Siemens Home Connect uygulaması sayesinde daha fazla leke türünü ve bunlar için geliştirilmiş özel programları keşfetmek de mümkün. Yani sadece “lekeyi çıkar” demekle kalmıyor, sizin için en doğru yıkama programını da otomatik olarak öneriyor. Böylece hem lekelerle uğraşmak zorunda kalmıyor hem de giysilerinizin ömrünü koruyorsunuz. 

Artık çocuğunuza yemek yedirirken dökülen yemek lekeleri, kahve kazaları ya da mutfakta sıçrayan yağ lekeleri sizi endişelendirmiyor. stainRemoval, günlük hayatın getirdiği küçük sürprizlere karşı en güvenilir yardımcınız oluyor. 

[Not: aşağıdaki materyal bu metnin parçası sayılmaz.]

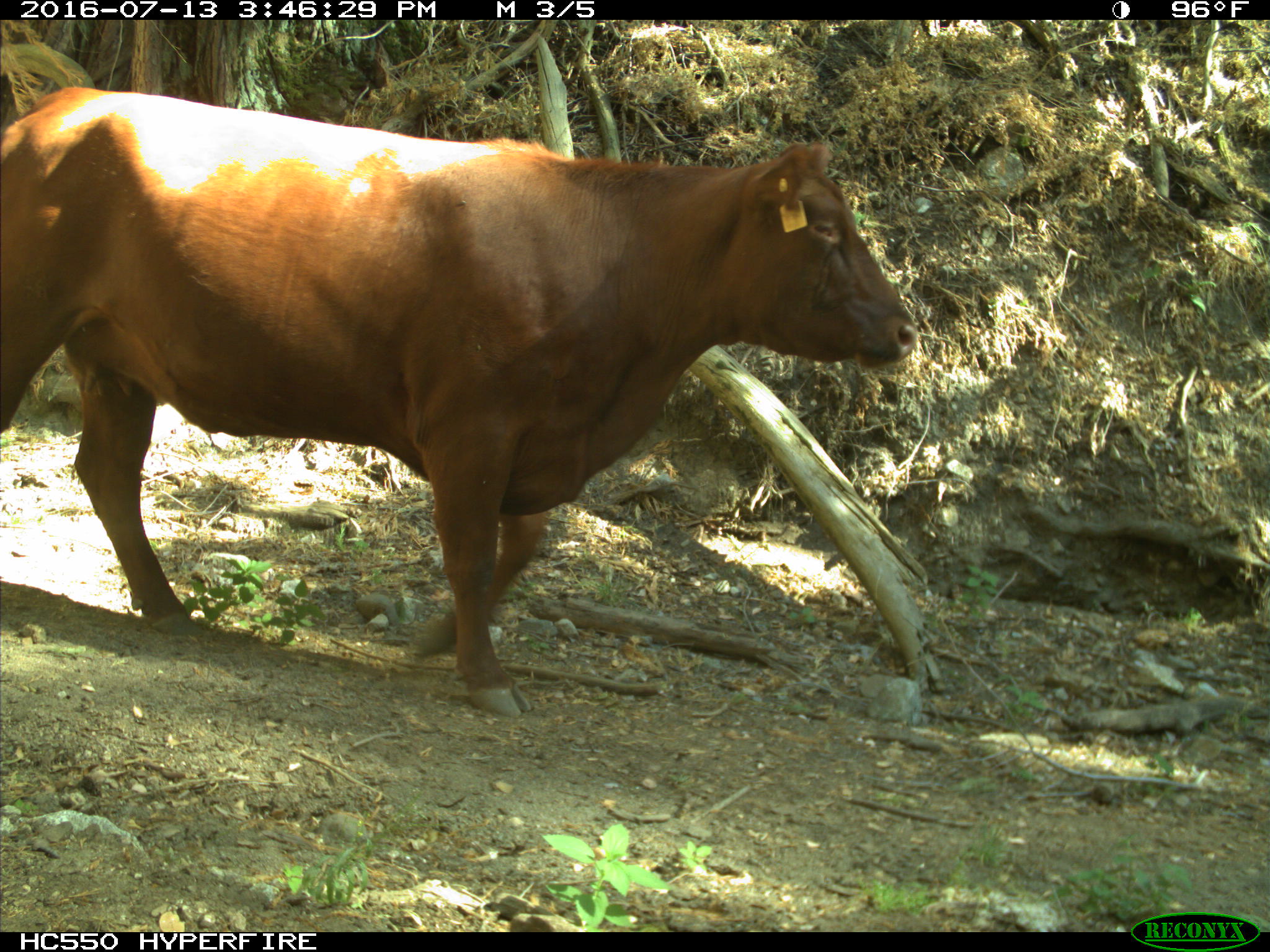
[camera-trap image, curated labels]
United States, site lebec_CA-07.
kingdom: Animalia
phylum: Chordata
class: Mammalia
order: Artiodactyla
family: Bovidae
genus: Bos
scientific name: Bos taurus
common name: domestic cow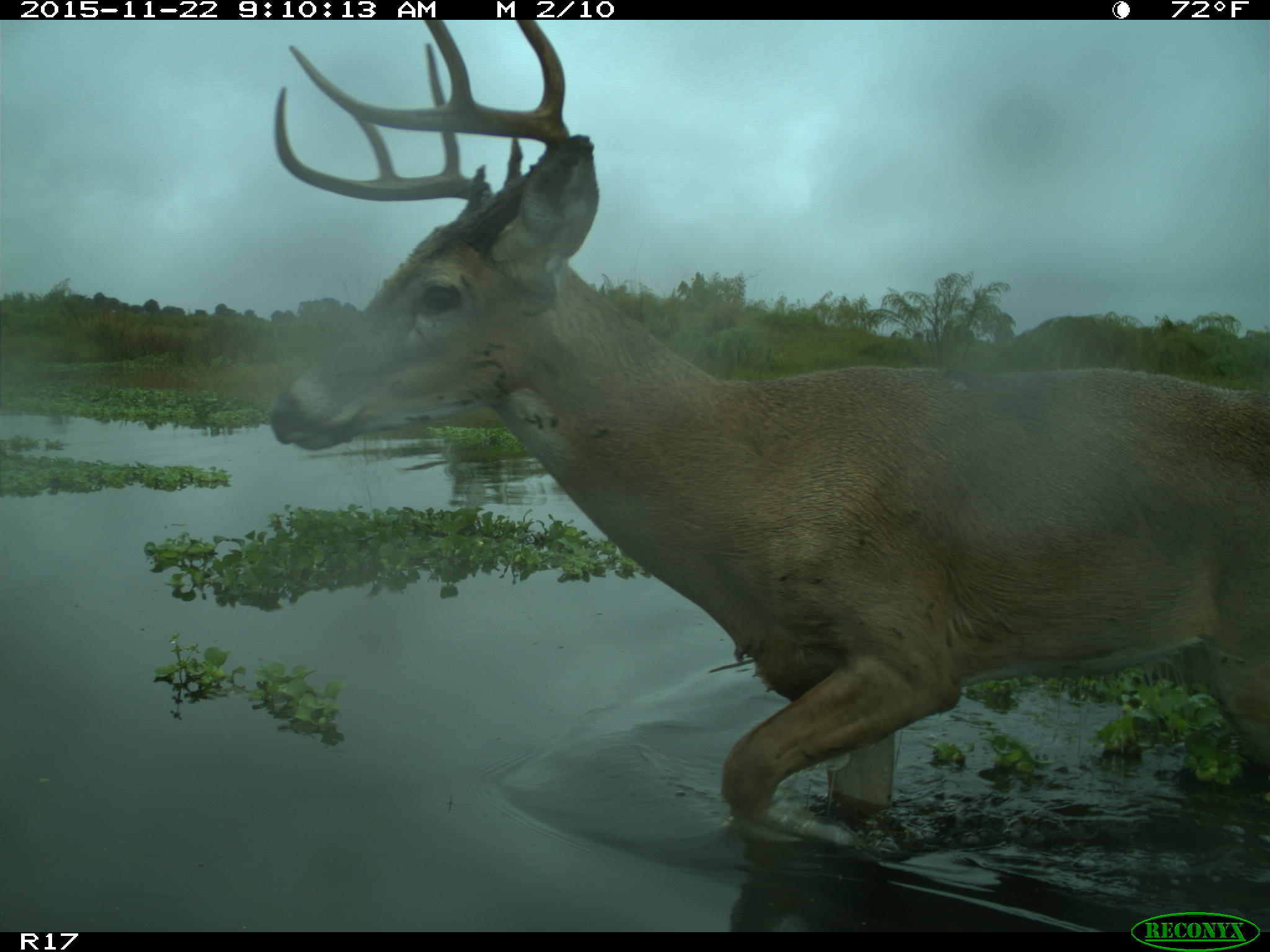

Siemens iQ500 çamaşır ve kurutma makineleri, artık sadece kıyafetlerinizi temizleyen makineler değil; size zaman, konfor ve güven veren akıllı iş ortaklarınızdır. Ütüye harcadığınız vakti kendinize ayırın, lekelerle uğraşmayı unutun ve teknolojinin yaşam alanınıza uyumunun keyfini yaşayın.

*Bu yazı Siemens’in katkılarıyla hazırlanmıştır.